### TASKS AND EXERCISES
1 - Sum up the article about the Survivor album Too Hot to Sleep in two sentences.
2 - Pick up the article about the Survivor album Too Hot to Sleep after its final line and keep it going.

Too Hot to Sleep is the seventh studio album from rock band Survivor, released in 1988. It was a relative commercial disappointment, reaching only #187 on the Billboard album charts, though "Across the Miles" is one of their biggest AC chart hits. After this album, founders Frankie Sullivan and Jim Peterik put the band on indefinite hiatus, while lead vocalist Jimi Jamison would continue to tour under the Survivor name (thus resulting in a lengthy court battle regarding rights to the name). Drummer Marc Droubay and bassist Stephen Ellis were replaced by studio musicians on the album. This album marks the final Survivor release to feature Peterik. The lineup of Sullivan and Jamison would not reunite until 2000.

This is one of the many Survivor albums briefly taken out of print in 2009. However, it was remastered and reissued in 2011 and distributed by Rock Candy Records.

Track listing

Personnel 
Survivor
 Jimi Jamison – lead vocals, backing vocals 
 Jim Peterik – keyboards
 Frankie Sullivan – guitars, backing vocals

Additional musicians
 Peter-John Vettese – keyboards
 Bill Syniar – bass 
 Mickey Curry – drums
 Ian Lloyd – backing vocals 
 Tommy Shaw – backing vocals
 Rory Dodd – additional lead vocals (7)

### DATA LINES
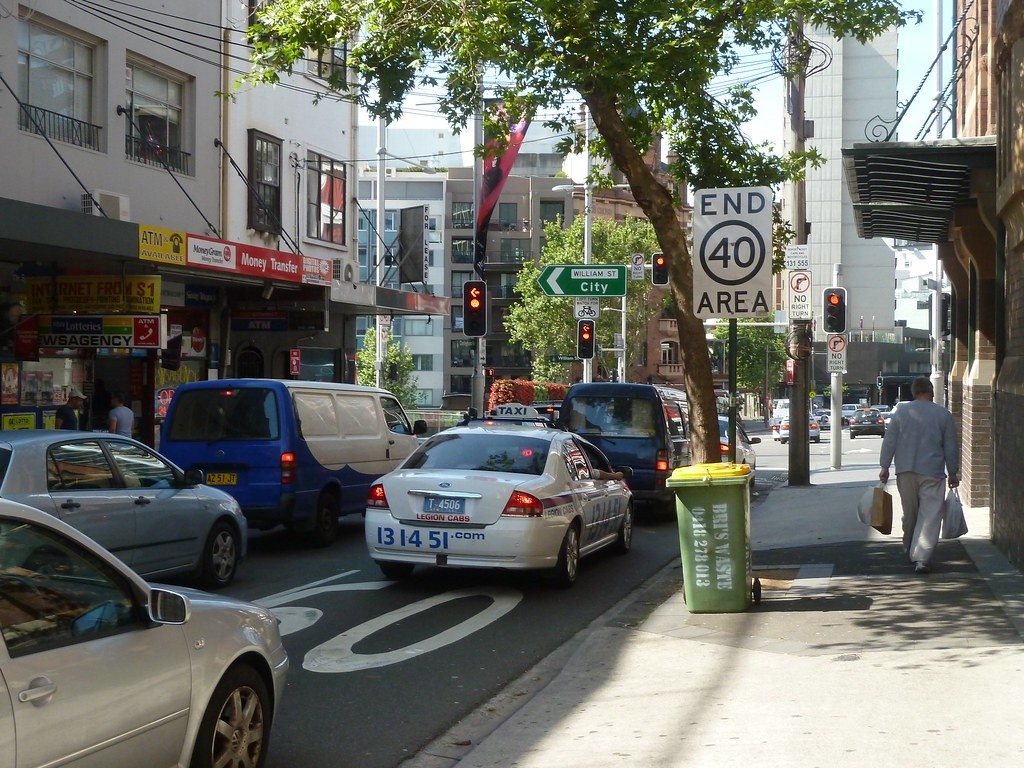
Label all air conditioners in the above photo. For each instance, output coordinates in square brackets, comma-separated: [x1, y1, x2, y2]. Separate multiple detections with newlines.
[82, 188, 129, 222]
[330, 257, 361, 281]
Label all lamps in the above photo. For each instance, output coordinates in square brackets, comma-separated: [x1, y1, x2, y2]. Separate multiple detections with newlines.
[263, 280, 275, 299]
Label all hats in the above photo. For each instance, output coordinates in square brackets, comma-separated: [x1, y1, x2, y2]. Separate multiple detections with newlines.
[68, 389, 88, 400]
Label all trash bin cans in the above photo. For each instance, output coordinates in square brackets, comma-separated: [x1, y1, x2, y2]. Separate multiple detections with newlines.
[666, 462, 761, 613]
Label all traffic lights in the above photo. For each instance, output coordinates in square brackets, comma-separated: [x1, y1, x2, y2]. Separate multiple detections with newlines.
[577, 317, 595, 360]
[651, 252, 670, 286]
[462, 280, 488, 338]
[877, 376, 883, 387]
[822, 287, 846, 335]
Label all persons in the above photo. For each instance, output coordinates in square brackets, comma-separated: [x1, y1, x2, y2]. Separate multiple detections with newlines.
[55, 389, 88, 431]
[107, 392, 134, 439]
[879, 376, 960, 572]
[593, 469, 624, 481]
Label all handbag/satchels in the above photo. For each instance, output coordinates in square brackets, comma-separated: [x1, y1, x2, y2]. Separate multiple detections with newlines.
[942, 486, 968, 539]
[869, 480, 892, 535]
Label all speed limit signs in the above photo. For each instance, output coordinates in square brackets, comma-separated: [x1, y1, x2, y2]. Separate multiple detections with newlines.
[693, 187, 771, 317]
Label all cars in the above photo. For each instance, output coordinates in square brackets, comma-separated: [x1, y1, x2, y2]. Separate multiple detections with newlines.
[364, 403, 635, 590]
[848, 408, 888, 439]
[717, 415, 761, 486]
[0, 427, 249, 589]
[1, 497, 290, 768]
[769, 398, 911, 444]
[528, 400, 563, 430]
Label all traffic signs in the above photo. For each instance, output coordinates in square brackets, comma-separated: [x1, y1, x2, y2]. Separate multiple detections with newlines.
[537, 263, 627, 297]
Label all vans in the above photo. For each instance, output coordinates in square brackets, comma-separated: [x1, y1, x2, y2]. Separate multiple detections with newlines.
[556, 382, 691, 525]
[841, 404, 862, 425]
[157, 378, 427, 549]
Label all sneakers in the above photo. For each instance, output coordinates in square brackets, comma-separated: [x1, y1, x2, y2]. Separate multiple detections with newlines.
[914, 561, 930, 574]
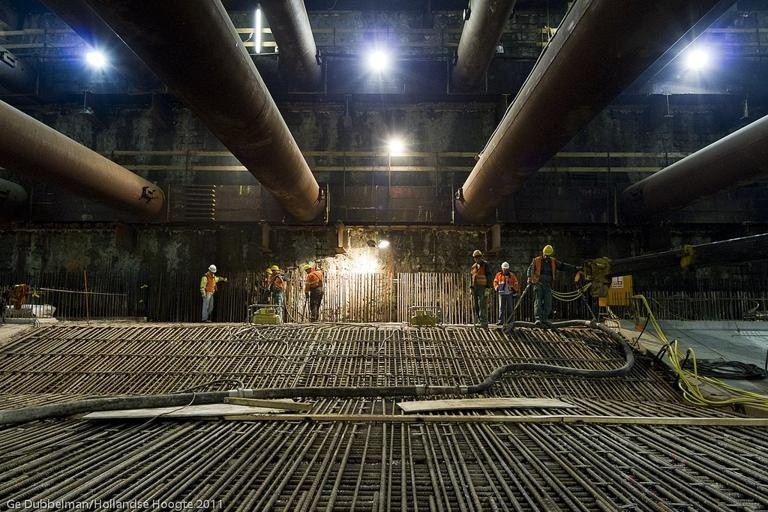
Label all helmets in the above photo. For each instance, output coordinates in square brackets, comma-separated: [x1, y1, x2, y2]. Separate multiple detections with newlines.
[208, 265, 216, 272]
[543, 245, 553, 255]
[265, 265, 279, 273]
[472, 250, 482, 257]
[304, 265, 311, 270]
[501, 262, 509, 269]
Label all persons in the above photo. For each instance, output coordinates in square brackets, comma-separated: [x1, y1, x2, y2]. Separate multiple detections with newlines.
[526, 243, 583, 324]
[268, 265, 291, 306]
[303, 265, 324, 321]
[493, 261, 520, 324]
[257, 267, 273, 304]
[574, 269, 585, 319]
[469, 249, 493, 327]
[199, 265, 229, 323]
[11, 285, 36, 311]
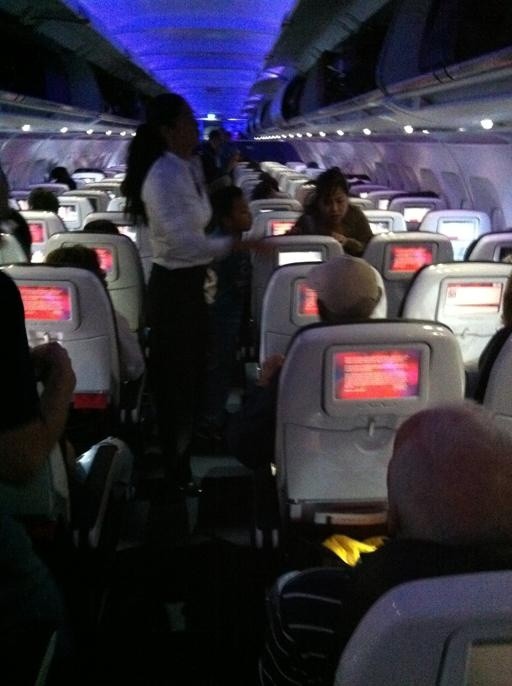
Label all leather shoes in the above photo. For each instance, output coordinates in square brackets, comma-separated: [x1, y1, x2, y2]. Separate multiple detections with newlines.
[161, 465, 205, 498]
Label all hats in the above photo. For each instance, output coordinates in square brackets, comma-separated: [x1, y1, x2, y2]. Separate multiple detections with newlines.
[387, 405, 511, 542]
[306, 257, 380, 314]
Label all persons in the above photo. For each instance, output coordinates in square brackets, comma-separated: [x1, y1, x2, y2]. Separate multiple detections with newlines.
[2, 93, 511, 499]
[254, 401, 512, 686]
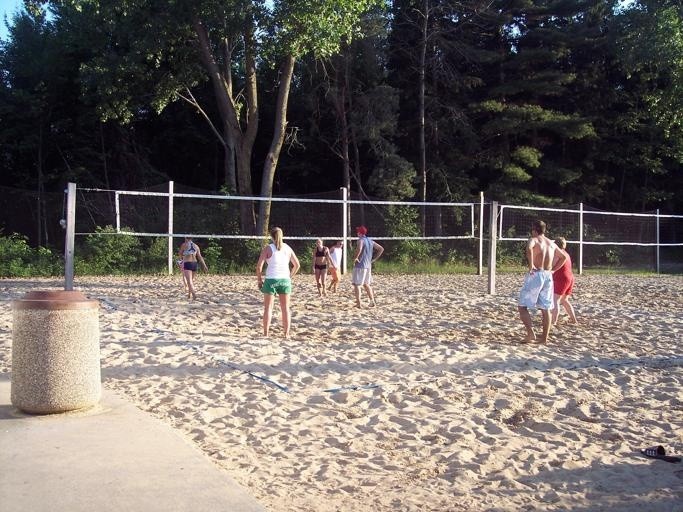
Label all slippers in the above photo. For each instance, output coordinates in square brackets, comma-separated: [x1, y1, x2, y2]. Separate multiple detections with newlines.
[641, 445, 681, 463]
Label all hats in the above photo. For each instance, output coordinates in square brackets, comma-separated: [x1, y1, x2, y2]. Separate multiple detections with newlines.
[357, 225, 367, 234]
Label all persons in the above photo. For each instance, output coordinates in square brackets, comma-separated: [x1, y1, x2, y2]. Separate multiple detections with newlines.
[327, 239, 343, 293]
[312, 238, 337, 297]
[549, 237, 578, 325]
[353, 225, 384, 307]
[517, 220, 566, 345]
[177, 242, 189, 291]
[179, 235, 208, 300]
[256, 227, 300, 340]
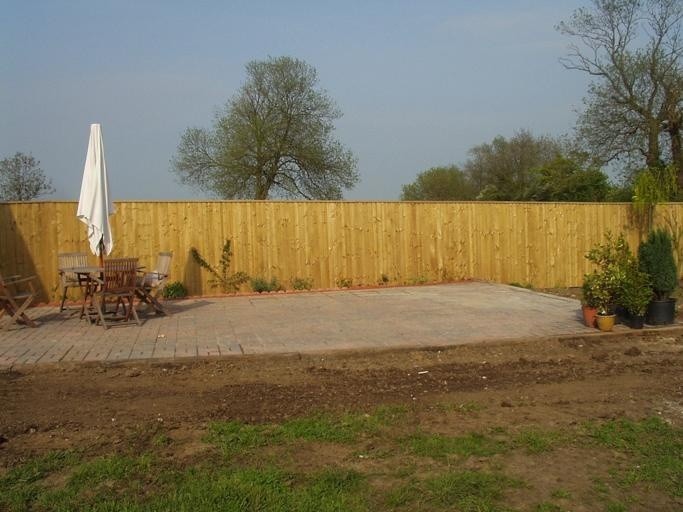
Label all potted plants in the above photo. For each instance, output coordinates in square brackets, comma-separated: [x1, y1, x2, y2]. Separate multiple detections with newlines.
[581, 227, 677, 330]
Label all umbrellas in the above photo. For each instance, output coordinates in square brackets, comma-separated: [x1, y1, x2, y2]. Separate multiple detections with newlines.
[73, 121, 116, 312]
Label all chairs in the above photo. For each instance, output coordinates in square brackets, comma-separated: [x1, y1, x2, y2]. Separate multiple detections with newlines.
[56, 253, 173, 330]
[0, 269, 38, 331]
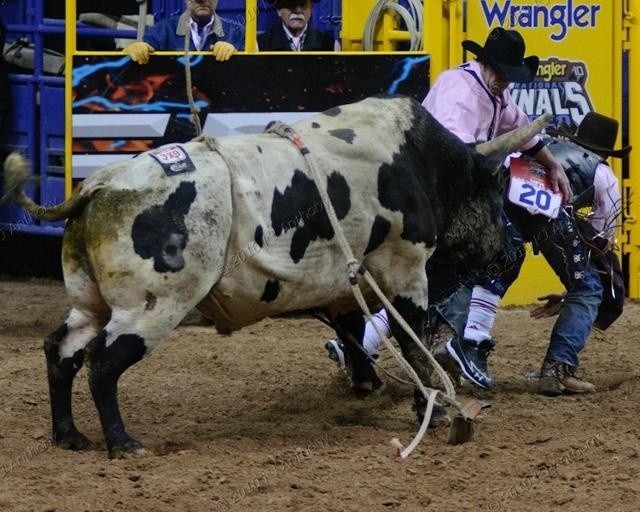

### ANSWERS TO THE EXERCISE
1 - Too Hot to Sleep, Survivor's seventh studio album, came out in 1988 and was a relative commercial disappointment, peaking at only #187 on the Billboard album charts, though "Across the Miles" became one of the band's biggest AC chart hits. It was the last Survivor release to feature Jim Peterik, after which he and Frankie Sullivan put the band on indefinite hiatus, and it was later remastered and reissued in 2011 with distribution by Rock Candy Records.

2 -
Production 
 Frankie Sullivan – producer 
 Frank Filipetti – producer, engineer, mixing 
 Jim Peterik – associate producer
 Jeff Abikzer – second engineer
 Dan Harjung – second engineer
 Danny Mormando – second engineer
 Doug Sax – mastering 
 Hugh Syme – art direction, cover design 
 Jay Buchsbaum – photography 
 John Baruke – management 
 Tom Consolo – management
 Frank Rand – management

Studios
 Recorded at Royal Recorders (Lake Geneva, Wisconsin) and Right Track Recording (New York City, New York).
 Mixed at Right Track Recording
 Mastered at The Mastering Lab (Hollywood, California).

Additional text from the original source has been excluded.